En el juego de ruleta, el “no va más” anuncia un límite temporal para las apuestas que se ponen en juego. No es un corte definitivo, sino una delimitación que abre el tiempo de la espera hasta el desenlace del juego, que permitirá luego, si se desea, volver a empezar. En el tango de Virgilio y Homero Expósito, “Chau, no va más”, la referencia es el final de una etapa que se cierra para abrir la posibilidad de una nueva. En un caso y otro no hay clausura definitiva, sino una apuesta más o menos literal a un futuro que dará nuevas oportunidades.

§ TAREA ESCRITA A:
Responde estas preguntas sobre el fragmento:
(i) En la ruleta, ¿qué anuncia el "no va más"?
(ii) ¿Quiénes firman el tango "Chau, no va más"?
(iii) ¿Qué no hay en ninguno de los dos casos?
Las filas no guardan ninguna relación con el fragmento.

§ FILAS DE DATOS:
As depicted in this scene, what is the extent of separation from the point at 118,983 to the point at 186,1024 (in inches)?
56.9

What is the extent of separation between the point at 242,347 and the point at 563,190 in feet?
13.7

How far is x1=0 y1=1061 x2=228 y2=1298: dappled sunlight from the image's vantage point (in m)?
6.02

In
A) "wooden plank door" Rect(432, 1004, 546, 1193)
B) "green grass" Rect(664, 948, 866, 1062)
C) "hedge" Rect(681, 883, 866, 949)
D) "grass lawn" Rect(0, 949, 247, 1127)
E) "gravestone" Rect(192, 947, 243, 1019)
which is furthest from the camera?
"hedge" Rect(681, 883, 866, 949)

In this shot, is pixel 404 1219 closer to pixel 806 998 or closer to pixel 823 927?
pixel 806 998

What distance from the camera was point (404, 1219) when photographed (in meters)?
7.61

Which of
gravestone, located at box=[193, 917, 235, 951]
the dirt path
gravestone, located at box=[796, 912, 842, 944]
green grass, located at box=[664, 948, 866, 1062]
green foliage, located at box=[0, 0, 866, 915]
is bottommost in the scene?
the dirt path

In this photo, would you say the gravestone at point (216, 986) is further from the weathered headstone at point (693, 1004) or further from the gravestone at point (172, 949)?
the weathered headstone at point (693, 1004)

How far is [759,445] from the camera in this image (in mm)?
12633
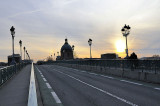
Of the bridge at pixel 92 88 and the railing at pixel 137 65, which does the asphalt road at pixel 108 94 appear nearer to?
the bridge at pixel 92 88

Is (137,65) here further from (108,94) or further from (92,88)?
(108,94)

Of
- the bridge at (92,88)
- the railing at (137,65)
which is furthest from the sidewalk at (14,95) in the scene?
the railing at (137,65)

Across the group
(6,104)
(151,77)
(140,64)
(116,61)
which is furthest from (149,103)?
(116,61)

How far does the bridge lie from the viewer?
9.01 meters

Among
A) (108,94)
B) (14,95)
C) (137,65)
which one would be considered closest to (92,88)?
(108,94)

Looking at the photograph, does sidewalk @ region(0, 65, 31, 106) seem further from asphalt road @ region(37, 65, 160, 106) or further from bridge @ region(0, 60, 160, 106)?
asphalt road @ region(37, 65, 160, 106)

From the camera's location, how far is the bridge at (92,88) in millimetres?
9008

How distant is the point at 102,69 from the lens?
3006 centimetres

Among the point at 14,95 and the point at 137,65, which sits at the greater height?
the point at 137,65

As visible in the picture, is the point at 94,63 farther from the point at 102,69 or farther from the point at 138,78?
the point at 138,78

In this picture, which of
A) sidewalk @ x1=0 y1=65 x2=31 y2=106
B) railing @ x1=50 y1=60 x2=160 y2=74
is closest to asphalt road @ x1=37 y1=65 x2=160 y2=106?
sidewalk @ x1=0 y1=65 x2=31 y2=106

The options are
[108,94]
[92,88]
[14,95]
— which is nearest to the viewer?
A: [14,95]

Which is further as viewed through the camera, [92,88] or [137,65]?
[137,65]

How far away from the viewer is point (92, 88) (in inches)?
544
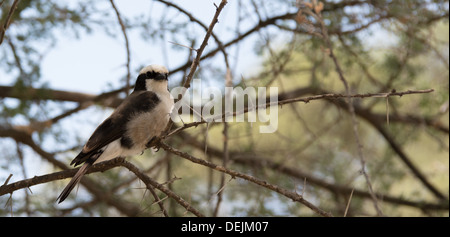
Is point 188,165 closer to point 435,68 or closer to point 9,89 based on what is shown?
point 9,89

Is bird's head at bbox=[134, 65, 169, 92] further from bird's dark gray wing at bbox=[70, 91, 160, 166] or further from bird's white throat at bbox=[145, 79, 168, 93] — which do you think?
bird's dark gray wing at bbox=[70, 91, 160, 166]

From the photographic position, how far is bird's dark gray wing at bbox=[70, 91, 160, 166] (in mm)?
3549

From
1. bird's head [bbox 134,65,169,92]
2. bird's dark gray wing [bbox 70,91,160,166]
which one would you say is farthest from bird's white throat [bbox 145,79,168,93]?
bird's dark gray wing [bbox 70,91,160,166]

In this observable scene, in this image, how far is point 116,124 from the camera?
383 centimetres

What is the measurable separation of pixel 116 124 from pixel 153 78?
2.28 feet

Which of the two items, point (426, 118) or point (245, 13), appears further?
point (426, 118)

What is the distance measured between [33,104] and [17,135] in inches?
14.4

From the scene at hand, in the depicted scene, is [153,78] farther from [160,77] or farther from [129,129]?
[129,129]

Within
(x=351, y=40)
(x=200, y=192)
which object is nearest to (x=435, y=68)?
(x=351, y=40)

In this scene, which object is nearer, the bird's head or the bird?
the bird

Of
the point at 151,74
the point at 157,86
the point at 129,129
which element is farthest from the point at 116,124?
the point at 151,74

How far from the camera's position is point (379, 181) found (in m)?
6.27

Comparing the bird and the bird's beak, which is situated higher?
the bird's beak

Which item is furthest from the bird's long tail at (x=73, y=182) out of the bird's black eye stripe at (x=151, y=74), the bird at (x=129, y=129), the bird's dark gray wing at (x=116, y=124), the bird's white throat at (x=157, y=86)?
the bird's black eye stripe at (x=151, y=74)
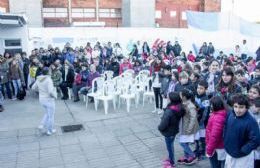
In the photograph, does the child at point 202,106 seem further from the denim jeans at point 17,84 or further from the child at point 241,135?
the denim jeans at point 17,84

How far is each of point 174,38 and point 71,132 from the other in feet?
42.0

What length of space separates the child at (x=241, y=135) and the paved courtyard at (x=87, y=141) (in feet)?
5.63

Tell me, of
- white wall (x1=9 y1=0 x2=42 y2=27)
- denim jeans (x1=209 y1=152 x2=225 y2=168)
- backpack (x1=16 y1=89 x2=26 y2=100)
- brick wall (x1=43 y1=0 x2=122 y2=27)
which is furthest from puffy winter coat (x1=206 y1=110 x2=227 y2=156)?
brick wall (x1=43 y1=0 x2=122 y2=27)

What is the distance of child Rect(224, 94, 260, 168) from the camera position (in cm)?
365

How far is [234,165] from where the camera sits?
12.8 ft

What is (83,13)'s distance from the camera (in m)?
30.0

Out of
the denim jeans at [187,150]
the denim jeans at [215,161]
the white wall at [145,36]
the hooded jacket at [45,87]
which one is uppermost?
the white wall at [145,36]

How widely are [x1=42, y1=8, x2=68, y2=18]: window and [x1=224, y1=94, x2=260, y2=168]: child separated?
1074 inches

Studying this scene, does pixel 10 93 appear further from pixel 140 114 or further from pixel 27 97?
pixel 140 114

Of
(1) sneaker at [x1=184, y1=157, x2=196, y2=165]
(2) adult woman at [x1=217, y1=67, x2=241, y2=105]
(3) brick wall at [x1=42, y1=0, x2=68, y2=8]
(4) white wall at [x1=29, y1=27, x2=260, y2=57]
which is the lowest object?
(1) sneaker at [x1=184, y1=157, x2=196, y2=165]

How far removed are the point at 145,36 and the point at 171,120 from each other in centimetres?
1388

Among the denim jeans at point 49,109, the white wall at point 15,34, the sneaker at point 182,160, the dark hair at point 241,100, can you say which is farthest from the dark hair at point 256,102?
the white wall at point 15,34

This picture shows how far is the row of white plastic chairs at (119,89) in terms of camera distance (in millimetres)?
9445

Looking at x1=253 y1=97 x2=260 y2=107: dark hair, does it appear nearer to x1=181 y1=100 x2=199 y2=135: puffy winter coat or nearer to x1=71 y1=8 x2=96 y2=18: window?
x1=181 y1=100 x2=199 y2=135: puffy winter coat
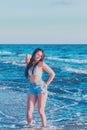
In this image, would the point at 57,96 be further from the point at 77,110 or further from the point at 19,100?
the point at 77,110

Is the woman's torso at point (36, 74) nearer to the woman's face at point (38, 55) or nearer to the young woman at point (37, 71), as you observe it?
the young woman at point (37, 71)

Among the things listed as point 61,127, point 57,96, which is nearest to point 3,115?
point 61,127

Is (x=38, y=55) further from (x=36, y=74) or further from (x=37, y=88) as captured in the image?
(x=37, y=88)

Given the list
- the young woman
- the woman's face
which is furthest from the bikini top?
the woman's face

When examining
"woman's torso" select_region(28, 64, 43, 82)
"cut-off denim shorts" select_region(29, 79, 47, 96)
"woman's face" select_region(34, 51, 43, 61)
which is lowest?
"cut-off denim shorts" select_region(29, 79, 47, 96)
...
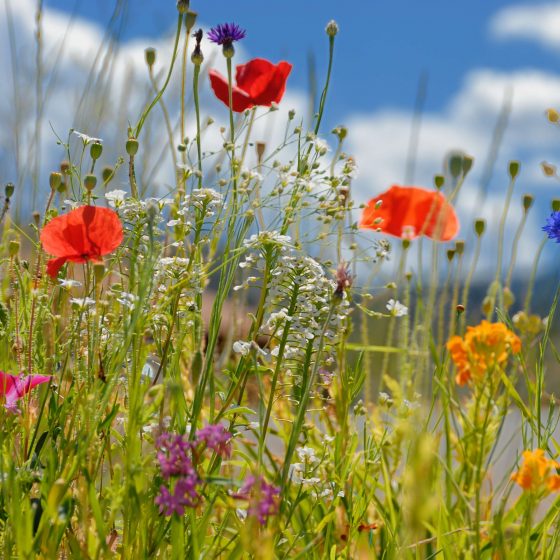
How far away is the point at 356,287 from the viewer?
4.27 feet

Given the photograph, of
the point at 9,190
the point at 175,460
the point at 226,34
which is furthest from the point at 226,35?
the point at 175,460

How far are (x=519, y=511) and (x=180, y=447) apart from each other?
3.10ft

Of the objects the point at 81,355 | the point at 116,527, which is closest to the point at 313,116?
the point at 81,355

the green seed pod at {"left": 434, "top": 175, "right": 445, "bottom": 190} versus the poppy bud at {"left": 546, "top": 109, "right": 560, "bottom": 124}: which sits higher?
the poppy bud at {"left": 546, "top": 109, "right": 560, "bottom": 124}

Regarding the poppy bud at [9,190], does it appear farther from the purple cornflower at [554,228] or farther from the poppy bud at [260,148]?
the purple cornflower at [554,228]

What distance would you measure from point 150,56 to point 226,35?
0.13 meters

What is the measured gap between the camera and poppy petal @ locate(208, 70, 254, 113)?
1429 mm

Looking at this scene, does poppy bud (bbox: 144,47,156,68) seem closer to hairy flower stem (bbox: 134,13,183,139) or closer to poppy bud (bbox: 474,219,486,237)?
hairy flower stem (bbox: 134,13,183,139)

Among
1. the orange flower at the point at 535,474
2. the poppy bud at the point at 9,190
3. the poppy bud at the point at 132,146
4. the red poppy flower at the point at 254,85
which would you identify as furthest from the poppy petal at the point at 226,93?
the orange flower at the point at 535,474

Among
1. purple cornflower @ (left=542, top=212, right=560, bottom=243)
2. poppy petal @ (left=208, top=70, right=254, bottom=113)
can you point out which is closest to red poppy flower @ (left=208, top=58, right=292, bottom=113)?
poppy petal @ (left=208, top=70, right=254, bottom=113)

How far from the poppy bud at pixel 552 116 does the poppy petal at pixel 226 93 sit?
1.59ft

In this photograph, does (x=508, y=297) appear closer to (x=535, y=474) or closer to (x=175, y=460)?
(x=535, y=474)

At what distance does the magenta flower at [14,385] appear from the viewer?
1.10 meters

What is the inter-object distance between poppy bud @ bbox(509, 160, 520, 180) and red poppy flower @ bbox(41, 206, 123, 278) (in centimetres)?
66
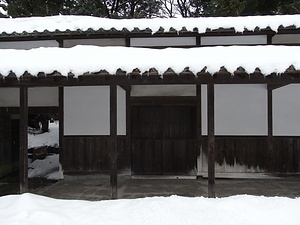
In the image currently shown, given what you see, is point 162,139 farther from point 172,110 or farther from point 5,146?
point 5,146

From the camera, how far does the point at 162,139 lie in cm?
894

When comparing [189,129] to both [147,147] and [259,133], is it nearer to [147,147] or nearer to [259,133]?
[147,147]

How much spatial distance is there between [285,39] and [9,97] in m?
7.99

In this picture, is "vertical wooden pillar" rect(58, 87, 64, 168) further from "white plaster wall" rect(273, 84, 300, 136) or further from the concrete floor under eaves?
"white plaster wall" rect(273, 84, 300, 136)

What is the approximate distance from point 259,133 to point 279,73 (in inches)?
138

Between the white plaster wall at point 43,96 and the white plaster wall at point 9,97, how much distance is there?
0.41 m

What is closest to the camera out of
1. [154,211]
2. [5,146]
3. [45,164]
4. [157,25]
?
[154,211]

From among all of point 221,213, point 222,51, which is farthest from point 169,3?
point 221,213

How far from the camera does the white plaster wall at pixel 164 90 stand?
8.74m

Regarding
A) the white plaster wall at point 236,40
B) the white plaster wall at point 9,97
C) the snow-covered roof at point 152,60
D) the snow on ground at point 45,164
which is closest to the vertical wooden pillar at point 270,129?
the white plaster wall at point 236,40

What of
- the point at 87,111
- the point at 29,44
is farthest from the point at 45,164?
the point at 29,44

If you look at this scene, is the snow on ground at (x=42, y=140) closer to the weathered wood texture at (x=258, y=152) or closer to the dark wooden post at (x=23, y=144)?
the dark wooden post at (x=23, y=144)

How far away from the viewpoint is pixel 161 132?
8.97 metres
* * *
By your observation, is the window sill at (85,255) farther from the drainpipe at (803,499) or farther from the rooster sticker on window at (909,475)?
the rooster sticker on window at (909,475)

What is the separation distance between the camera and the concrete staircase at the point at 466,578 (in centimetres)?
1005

§ TAREA ESCRITA B:
Selecciona y copia cada línea de las filas que contenga la palabra "hairy".

§ SOLUCIÓN A:
(i) Anuncia un límite temporal para las apuestas que se ponen en juego.
(ii) Virgilio y Homero Expósito.
(iii) No hay clausura definitiva.

§ SOLUCIÓN B:
Looking at this scene, does poppy bud (bbox: 144,47,156,68) seem closer to hairy flower stem (bbox: 134,13,183,139) or closer to poppy bud (bbox: 474,219,486,237)?
hairy flower stem (bbox: 134,13,183,139)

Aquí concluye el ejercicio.